Brisbane, Australia old-timers still remember the flood of 1974 when in the month of January, a combination of heavy rains and cyclone activity resulted in devastating floods that killed 3 people, inundated 6700 homes and caused damage estimated at $200 million at 1974 values.
January 1974 is now going to take a backseat to the floods of January 2011, that have already resulted in more fatalities and scores of missing with some presumed dead, and is expected to slice 1% off the Australian economy or $13 billion.
The Australian dollar has already declined against the American dollar to a three week low. Coal companies that have been flooded and shut down and the insurance companies who have to cover losses have taken a beating on the stock market. Coal prices are climbing because it will take two to three months to restore regular production. Projections are for a 25% decline in coking coal exports and an 8% drop in cotton exports.
Despite the economic disruption and the funds that the Australian government will undoubtedly have to earmark for relief efforts, Prime Minister Julia Gillard is digging in and refusing to exceed the budget by making cuts in other areas. Some economists believe she is not being sufficiently realistic.
Brisbane, Australia's third-largest city that in recent years actually experienced water rationing as a result of prolonged drought, resembles the set of a disaster movie with people thronging Brisbane airport to escape the impending disaster. Those who intend to wait it out are piling up sandbags.
As a precautionary measure, electricity will be shut off from 100,000 homes and businesses. The weekend pictures showed Brisbane residents stoically viewing a tennis match under the cover of their umbrellas. The stoicism is now gone. This is a result of what occurred in the city of Toowoomba. Here unprecedented downpours, which the meteorologists measured at 180mm of rain in one hour, created a tsunami effect. This sudden inundation was responsible for a spike in casualties as the sudden appearance of the raging waters caught people by surprise. Some took refuge on the roofs of houses, but it was difficult to get rescue helicopters into the air as fast as cars and houses were swept away.
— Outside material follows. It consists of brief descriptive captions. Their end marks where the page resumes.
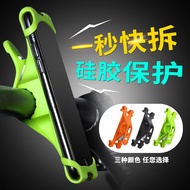 Electric Motorcycle Shockproof Waterproof Mobile Phone Navigation Bracket Bicycle Mobile Phone Holder Mobile Phone Holder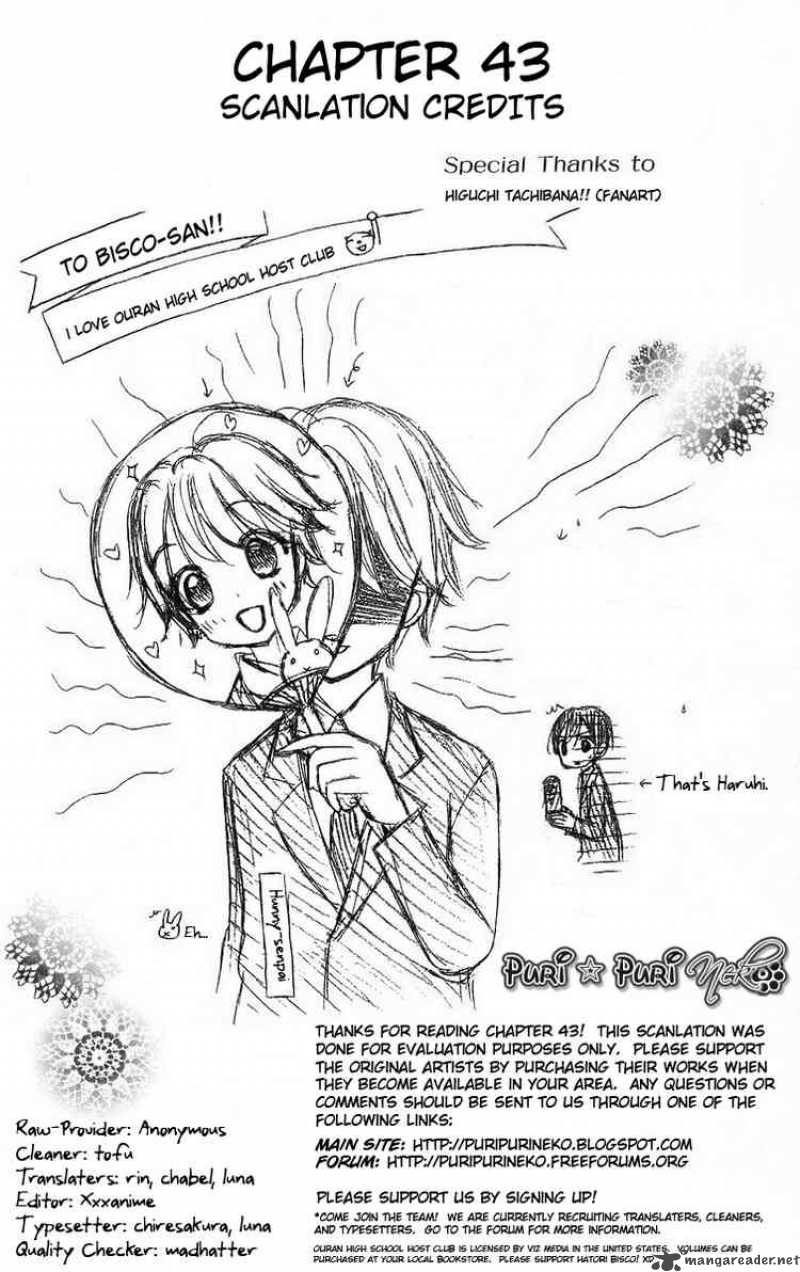 Ouran High School Host Club 43 32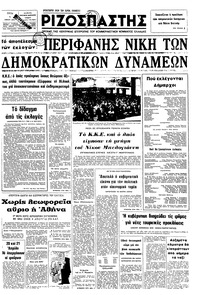 Ριζοσπάστης 01/04/1975 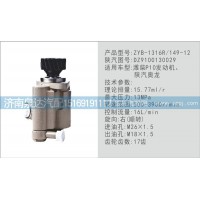 转向泵DZ9100130029济南泉达汽配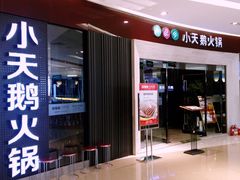 门面-重庆小天鹅自助火锅店(空港跨境店)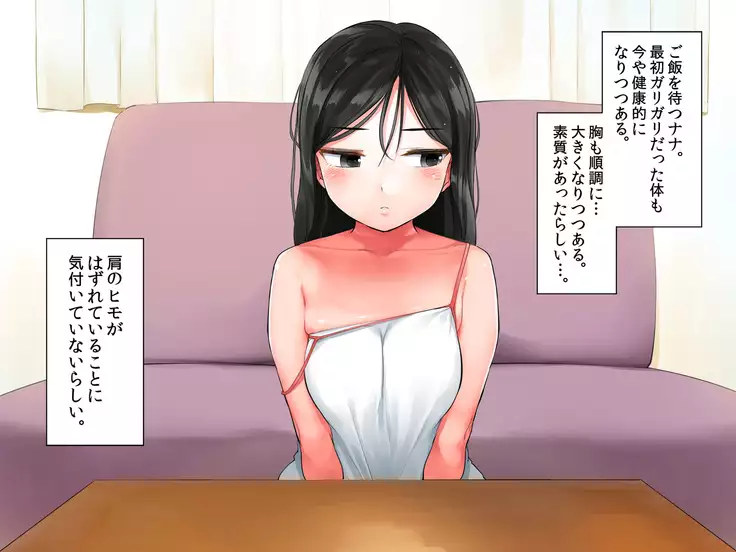 Garigari Musume o Hirottara Muchimuchi Bijo ni Narimashite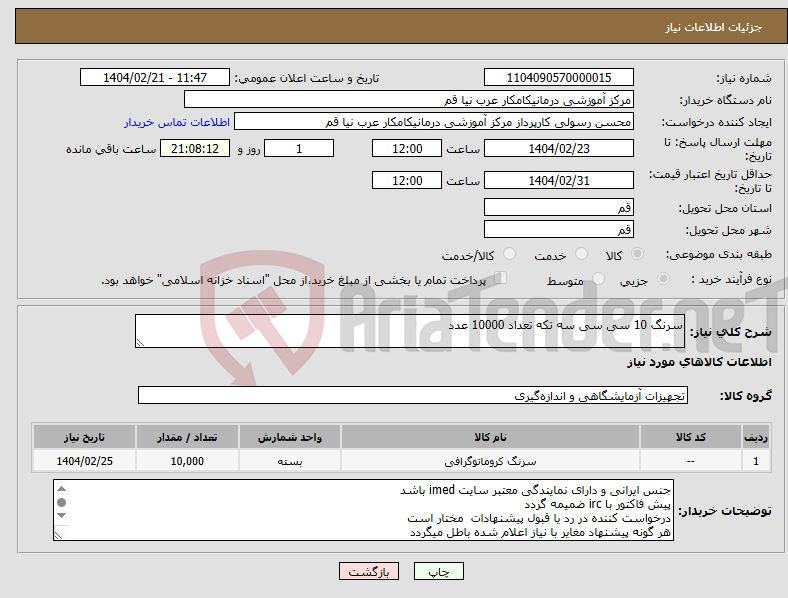 تصویر کوچک آگهی نیاز انتخاب تامین کننده-سرنگ 10 سی سی سه تکه تعداد 10000 عدد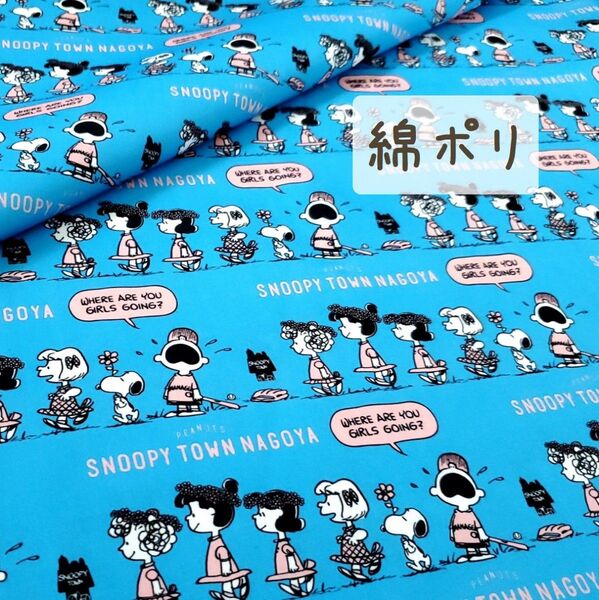 【綿ポリ】スヌーピー セルリアンブルー×ピンク 横並び絵柄 143㎝×50㎝ 布 生地 ハンドメイド 薄地タイプ o2-27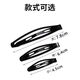 Qindu hair clip bb clip black bangs clip large one-word clip children's side clip internet celebrity broken hair clip simple hair accessories medium size 2 bb clips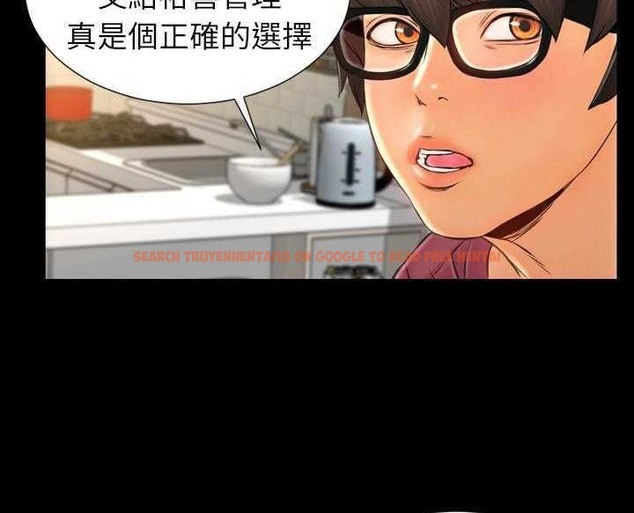 查看漫画S商店的她 - 第16話 - tymanga.com中的2289590图片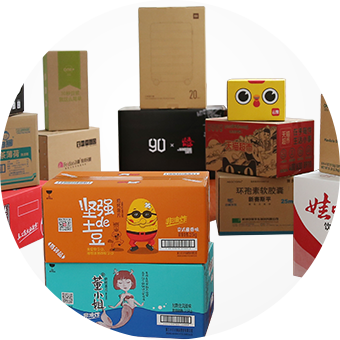 瓦楞紙板、紙箱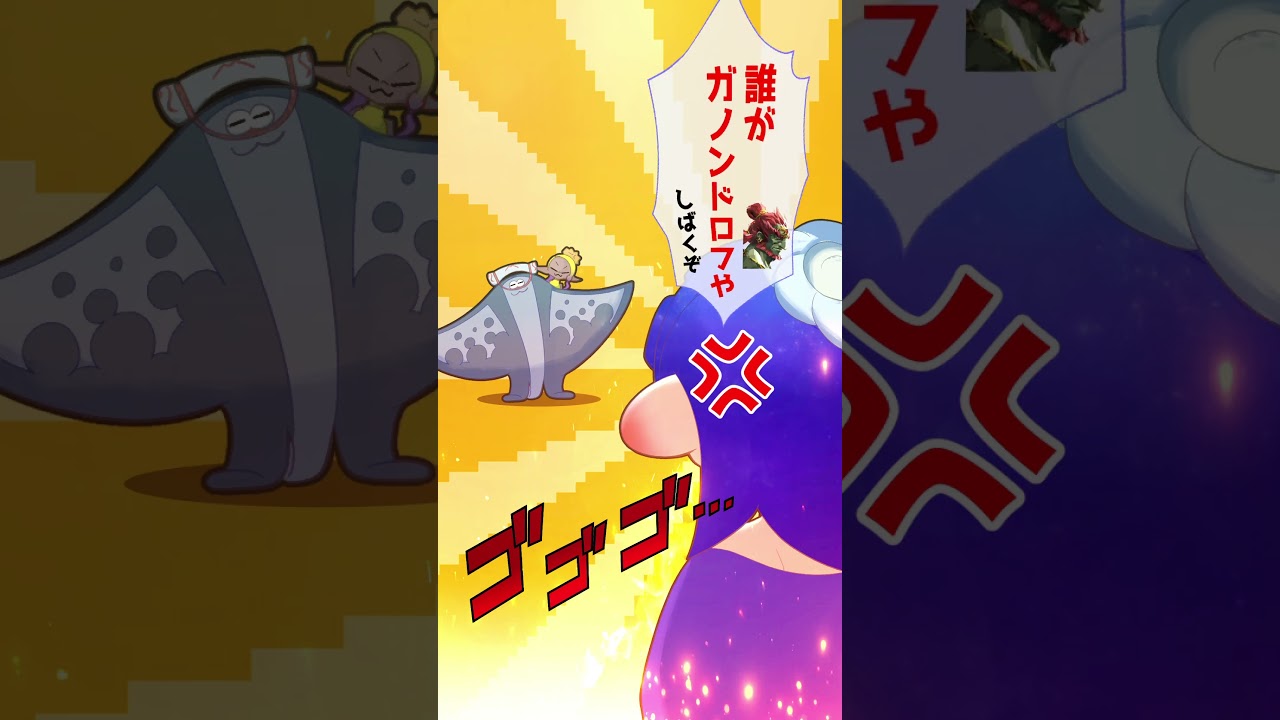 【スプラ漫画】ゼルダコラボフェスですりみ連合同士のバトル勃発！【スプラトゥーン3/ゼルダの伝説TOTK】 #shorts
The worst might not yet be over, but the soul-searching has begun. It goes back to 1974 and back to floods in the 19th century. The intervals between natural disasters may be long but eventually the floods return.
This reality was ignored in the building boom that characterized Queensland Australia. Developments sprang up on areas previously ravaged by floods. For example the creeks that wreaked such havoc this week were integrated into urban beautification projects complete with boardwalks and gardens. The Prime Minister of Queensland, Anna Bligh, warned residents of her state this week "if you live near the water you are on red alert".
Veterans of 1974 claim that they had warned the architects and landscapers that some of the plans invited disaster; their warnings were disregarded. The new residents, once they rebuild, will now refer back to 2011 and hopefully their construction will take a flood of experience into account.